Your glucose level shows how your pancreas is working. It tells you how well your cells use glucose, the primary fuel of your body.
If your sugar is low, it could mean your pancreas is struggling to keep your glucose levels stable. If it’s high, it means you’re overworking your pancreas and it’s losing strength to keep glucose levels balanced. This is diabetes. This, you don’t want.
The main cause: too much sugar. Do a little math with your daily food intake and see if you’re within your maximum daily sugar intake. If you’re above that on most days, you’re on the road to trouble.
(4) BLOOD LIPID TEST
This is a set of tests that includes your total cholesterol, LDL and HDL cholesterol, and triglycerides. You can check this once a year.
You want all your values to be in the normal ranges, and ideally on the low ends, except for HDL, which is called “good cholesterol,” in which case the higher the better. One key value is the cholesterol ratio, which is best if it’s less than 3.5 to 1.
Your blood lipids (fats) affect your heart health. Heart disease is so common, and either debilitating or fatal.
Aging processes like dementia result from damage to the cardiovascular system.
Cholesterol is made in your liver and can be directly affected by your diet. If your cholesterol is high, it’s either from too much animal fats or from excess sugar (yes, quite a shocker).
A lot of people make the excuse that high cholesterol “runs in the family” but that’s mainly because most family generations have very similar eating habits that they’re unaware of.
The right diet changes can have a greater effect on your cholesterol than your genes.
How to make a positive change if things aren’t going so well?
🙂 Eat more water-rich foods. That’s more veggies and fruits.

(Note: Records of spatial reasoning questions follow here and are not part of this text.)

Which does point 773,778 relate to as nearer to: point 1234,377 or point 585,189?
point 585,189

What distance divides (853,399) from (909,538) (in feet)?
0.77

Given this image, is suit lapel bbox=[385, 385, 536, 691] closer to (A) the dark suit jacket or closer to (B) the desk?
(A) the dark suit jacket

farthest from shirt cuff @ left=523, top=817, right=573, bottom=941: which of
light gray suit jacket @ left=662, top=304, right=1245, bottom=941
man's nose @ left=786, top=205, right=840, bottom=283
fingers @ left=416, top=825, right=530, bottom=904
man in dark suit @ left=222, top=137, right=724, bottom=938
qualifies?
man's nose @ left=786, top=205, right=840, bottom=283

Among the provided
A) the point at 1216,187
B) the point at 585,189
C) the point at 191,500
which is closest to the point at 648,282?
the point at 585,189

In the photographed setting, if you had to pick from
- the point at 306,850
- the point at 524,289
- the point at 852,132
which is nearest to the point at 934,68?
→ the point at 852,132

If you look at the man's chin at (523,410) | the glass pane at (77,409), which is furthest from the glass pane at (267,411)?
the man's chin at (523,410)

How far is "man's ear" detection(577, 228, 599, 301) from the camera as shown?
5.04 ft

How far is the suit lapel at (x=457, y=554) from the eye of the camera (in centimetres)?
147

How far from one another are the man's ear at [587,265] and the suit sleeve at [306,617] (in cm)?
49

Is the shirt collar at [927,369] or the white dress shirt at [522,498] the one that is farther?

And that’s where the fiber is. Start trying to make 50% of your meals water-rich foods. It’s definitely a challenge.
When you try this, you’ll notice you’ll eat more real, whole foods, and you’ll be forced to eliminate processed food. Hint: start by kicking the soda habit. (It’s pure poison.)
🙂 You really want to make good things happen? Just say no to dairy. It forms excessive mucus in your gut, which accumulates and congests your intestines – the place where food should get absorbed nice and clean, but doesn’t when you eat goopy dairy.
🙂 Adding a little movement to your day is so good. Brisk walking is amazing. Just 30 minutes a day can balance blood sugars, get your gut moving, and help your skin sweat out toxins.
Please note. You should always consult your doctor for any medical advice. This information here is for education purposes only and does not replace professional medical care.
I am only here to help empower you to know your body – to know how things work and why. With that knowledge comes the power to make healthy choices.